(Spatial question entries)
◇ ◇ ◇ ◇ ◇ ◇ ◇

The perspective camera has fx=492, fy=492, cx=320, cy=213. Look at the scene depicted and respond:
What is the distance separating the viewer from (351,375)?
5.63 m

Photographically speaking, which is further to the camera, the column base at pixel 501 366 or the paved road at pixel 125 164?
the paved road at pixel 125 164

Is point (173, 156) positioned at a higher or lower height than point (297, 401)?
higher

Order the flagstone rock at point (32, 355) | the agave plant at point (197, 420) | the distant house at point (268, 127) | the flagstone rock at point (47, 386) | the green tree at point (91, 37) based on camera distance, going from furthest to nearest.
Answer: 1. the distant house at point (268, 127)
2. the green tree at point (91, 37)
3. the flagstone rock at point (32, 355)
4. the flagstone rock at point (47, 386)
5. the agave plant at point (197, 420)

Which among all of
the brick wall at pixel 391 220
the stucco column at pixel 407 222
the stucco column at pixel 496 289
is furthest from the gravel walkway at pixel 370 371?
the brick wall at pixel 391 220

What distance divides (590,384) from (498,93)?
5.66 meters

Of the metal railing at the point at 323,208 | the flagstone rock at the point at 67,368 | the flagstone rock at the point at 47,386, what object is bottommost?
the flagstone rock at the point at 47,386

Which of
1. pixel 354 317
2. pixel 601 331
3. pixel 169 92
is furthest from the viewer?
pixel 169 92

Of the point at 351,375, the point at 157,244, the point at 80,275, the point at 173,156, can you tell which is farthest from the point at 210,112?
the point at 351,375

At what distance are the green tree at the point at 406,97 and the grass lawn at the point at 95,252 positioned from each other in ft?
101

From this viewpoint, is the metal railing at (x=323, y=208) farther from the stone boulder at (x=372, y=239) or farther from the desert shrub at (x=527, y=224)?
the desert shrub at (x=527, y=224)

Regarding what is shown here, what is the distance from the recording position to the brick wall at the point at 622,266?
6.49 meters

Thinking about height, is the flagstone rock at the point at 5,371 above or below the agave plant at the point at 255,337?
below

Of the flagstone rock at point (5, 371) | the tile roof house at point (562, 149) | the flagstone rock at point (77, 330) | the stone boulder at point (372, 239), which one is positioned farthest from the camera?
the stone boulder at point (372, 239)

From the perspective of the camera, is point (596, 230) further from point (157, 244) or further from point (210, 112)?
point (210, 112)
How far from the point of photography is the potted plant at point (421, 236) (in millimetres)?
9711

◇ ◇ ◇ ◇ ◇ ◇ ◇

▶ **Short exercise**
Can you reproduce every line of the material above word for word, changing nothing?

▶ **Answer to the problem**
The perspective camera has fx=492, fy=492, cx=320, cy=213. Look at the scene depicted and respond:
What is the distance separating the viewer from (351,375)?
5.63 m

Photographically speaking, which is further to the camera, the column base at pixel 501 366 or the paved road at pixel 125 164?
the paved road at pixel 125 164

Is point (173, 156) positioned at a higher or lower height than point (297, 401)?
higher

Order the flagstone rock at point (32, 355) | the agave plant at point (197, 420) | the distant house at point (268, 127) | the flagstone rock at point (47, 386) | the green tree at point (91, 37) based on camera distance, going from furthest to nearest.
Answer: 1. the distant house at point (268, 127)
2. the green tree at point (91, 37)
3. the flagstone rock at point (32, 355)
4. the flagstone rock at point (47, 386)
5. the agave plant at point (197, 420)

Which among all of
the brick wall at pixel 391 220
the stucco column at pixel 407 222
the stucco column at pixel 496 289
is furthest from the gravel walkway at pixel 370 371?
the brick wall at pixel 391 220

What distance divides (590,384) from (498,93)?
5.66 meters

Of the metal railing at the point at 323,208 | the flagstone rock at the point at 67,368 | the flagstone rock at the point at 47,386, what object is bottommost?
the flagstone rock at the point at 47,386

Which of
1. pixel 354 317
2. pixel 601 331
3. pixel 169 92
is furthest from the viewer?
pixel 169 92

Of the point at 351,375, the point at 157,244, the point at 80,275, the point at 173,156, can you tell which is farthest from the point at 210,112?
the point at 351,375

At what distance are the green tree at the point at 406,97 and the grass lawn at the point at 95,252 positioned from each other in ft?
101

From this viewpoint, is the metal railing at (x=323, y=208) farther from the stone boulder at (x=372, y=239) or farther from the desert shrub at (x=527, y=224)?
the desert shrub at (x=527, y=224)

Regarding what is shown here, what is the distance from the recording position to the brick wall at the point at 622,266?
6.49 meters

Thinking about height, is the flagstone rock at the point at 5,371 above or below the agave plant at the point at 255,337?
below

Of the flagstone rock at point (5, 371) | the tile roof house at point (562, 149) | the flagstone rock at point (77, 330) | the stone boulder at point (372, 239), which one is positioned farthest from the camera?
the stone boulder at point (372, 239)

From the perspective of the camera, is point (596, 230) further from point (157, 244) or further from point (210, 112)?
point (210, 112)
How far from the point of photography is the potted plant at point (421, 236) (in millimetres)?
9711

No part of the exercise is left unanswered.